→ **EXCERPTED PASSAGE**:
= Beginning of Section =

Provide better patient management: Expand STAT menu

Aug. 1, 2011

Legionella pneumoniae and Streptococcus pneumoniae urinary antigen assays (UAT)

Rapid tests are both a blessing and a curse. Techs and clinicians need to be aware of these tests' limitations but remember that, within those limitations, they might find some significant information.

A positive UAT gives you a head start on therapy; a negative UAT may not totally rule out suspected infection but, at least, the negative should not be because “I felt crappy and took some pills left over from when my kid had the flu.” Any test that can be run on a serology bench will not take up micro lab space … which is always at a premium!

—Chuck Millstein, MBA, MT(ASCP), CLDir(NCA), Retired

Pneumococcal and Legionella UAT

With the medical lab's “boomers” leaving the work force, years of experience with objective, standardized methodologies is being replaced. I am surprised that so many labs have resisted offering real-time antigen detection methods for L pneumophila and S pneumonia and in the differential diagnosis of community-acquired pneumonias (CAPs).

These tests improve the care of adult patients with CAP and have been the focus of two of the most widely referenced organizations: the Infectious Diseases Society of America (IDSA) and the American Thoracic Society (ATS). Why the resistance?

The low yield and infrequent positive impact on clinical care argue against the diagnostic usefulness of common tests (e.g., blood and sputum culture), although these cultures are important for epidemiologic reasons, including antibiogram data useful for treatment guidelines. The sputum Gram stain is only effective if rigidly screened for acceptability and performed by seasoned microbiologists.

= End of Section =

→ **EXTRACTED MATERIAL**:
= Beginning of Section =

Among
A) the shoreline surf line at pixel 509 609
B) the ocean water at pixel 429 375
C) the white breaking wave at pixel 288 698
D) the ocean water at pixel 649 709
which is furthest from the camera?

= End of Section =

→ **EXERCISE PROMPT**:
Reproduce the whole article on urinary antigen testing word for word. The listing has no role in this exercise.

→ **WRITTEN ANSWER**:
Provide better patient management: Expand STAT menu

Aug. 1, 2011

Legionella pneumoniae and Streptococcus pneumoniae urinary antigen assays (UAT)

Rapid tests are both a blessing and a curse. Techs and clinicians need to be aware of these tests' limitations but remember that, within those limitations, they might find some significant information.

A positive UAT gives you a head start on therapy; a negative UAT may not totally rule out suspected infection but, at least, the negative should not be because “I felt crappy and took some pills left over from when my kid had the flu.” Any test that can be run on a serology bench will not take up micro lab space … which is always at a premium!

—Chuck Millstein, MBA, MT(ASCP), CLDir(NCA), Retired

Pneumococcal and Legionella UAT

With the medical lab's “boomers” leaving the work force, years of experience with objective, standardized methodologies is being replaced. I am surprised that so many labs have resisted offering real-time antigen detection methods for L pneumophila and S pneumonia and in the differential diagnosis of community-acquired pneumonias (CAPs).

These tests improve the care of adult patients with CAP and have been the focus of two of the most widely referenced organizations: the Infectious Diseases Society of America (IDSA) and the American Thoracic Society (ATS). Why the resistance?

The low yield and infrequent positive impact on clinical care argue against the diagnostic usefulness of common tests (e.g., blood and sputum culture), although these cultures are important for epidemiologic reasons, including antibiogram data useful for treatment guidelines. The sputum Gram stain is only effective if rigidly screened for acceptability and performed by seasoned microbiologists.